*** TEXT TO READ

How about one called, "Uncle Sam, Uncle Sam, May I Cross Your Border?" One person was Uncle Sam. The rest of the kids stood on one side of the "border"--the memory that's floating up is that we used the one-block, dead-end street I grew up on for the border. The kids chanted "Uncle Sam, Uncle Sam, May I Cross Your Border?" Uncle Sam would say, "Not unless you're wearing the color...GREEN" (or blue, or red, or pink, or whatever). The kids wearing it could run across the border. What I remember most vividly is pulling at the waistband of our pants to check the color of our underwear! I have no idea of winning or losing this game; I think we just did it til we got tired of it.

We played "Red Light, Green Light," too. One kid would be the leader, with his back to the rest of the kids. The idea was to chant "Green light, green light, green light, RED LIGHT!" and, on RED LIGHT, spin around to catch anybody moving. That person had to go back to the starting line. If somebody made it past the leader during the "green light" part of the game, he or she "won" and got to be leader.

This was in South Buffalo (NY) in the 1950s and early '60s.

I played most of those games, had forgotten about jacks. I used to go to a park called Peninsula in Portland and my cousins and I would play hide and seek at night in the rose garden there. Can you imagine letting your children do that today in any big city park with only their moms sitting on a lighted park bench to watch for trouble?

I had never thought about the fact that I don't see my grandchildren playing any of them although they are not playing computer games either. I guess it's a new world of ideas even for children. (I still have my can of marbles.)

Thank you so much for the update on Mort. I miss his blog, too. I am happy that he is in a warmer climate and that should help him recover faster. That bone spur in his throat sounds terrible. I will write him and wish him a speedy recovery. Thanks for the e-mail address.

We played hide and seek often; both genders joined in. Hop Scotch and Jacks were favorites of the girls while the boys played marbles. 'Tag, you're it' was a boy and girl game.

It's too bad that today's generation sit in front of a computer screen all day to play games. No wonder childhood obesity is a major problem.

Growing up in South Philly a half ball was game was always going on. They would cut a "pimple ball" in half and take the mop handle from Mom's cleaning cabinet as the bat. My favorite was "Dead Box". It required particular skill using a beer cap. We would draw a box in chalk in the street or pavement and the skull and cross bones was in the middle. Each person had their own brand of cap and you would shot, similar to marbles, for corner points or sides, but you would lose if you landed in the "Dead Box". I always remember that game because you could play against the boys. Those were the days....we just didn't know it.

At my school in Toronto, we played allies (marbles). We had a special variation, based on the lines in the concrete of the school yard, kids would sit with allies on the ground between their legs and call out, "three allies from the first!" or "a purie/biggie from the second!" or any of a myriad variations on the theme, the numbers referring to how many lines back you had to shoot from. It was like a huge bazaar every spring and fall in the school yard. Until some kid would go up the fire escape on the side of the school and dump a big bag of allies into the yard below, thereby causing a riot and subsequently causing the school principal to ban allies for the rest of the season.

******
*** DATASET

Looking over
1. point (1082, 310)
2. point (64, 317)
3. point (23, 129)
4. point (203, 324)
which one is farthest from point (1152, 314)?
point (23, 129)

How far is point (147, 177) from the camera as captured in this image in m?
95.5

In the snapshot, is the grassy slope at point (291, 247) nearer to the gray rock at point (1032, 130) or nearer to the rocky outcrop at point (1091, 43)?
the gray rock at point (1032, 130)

******

REQUIRED WORK:
1: In the comments on childhood games, what did the South Philly kids use as a bat for half ball?
2: Translate this sentence from the comments on childhood games into Spanish: "We played hide and seek often; both genders joined in."

IN RESPONSE:
1: The mop handle from Mom's cleaning cabinet.

2: Jugábamos al escondite a menudo; participaban ambos sexos.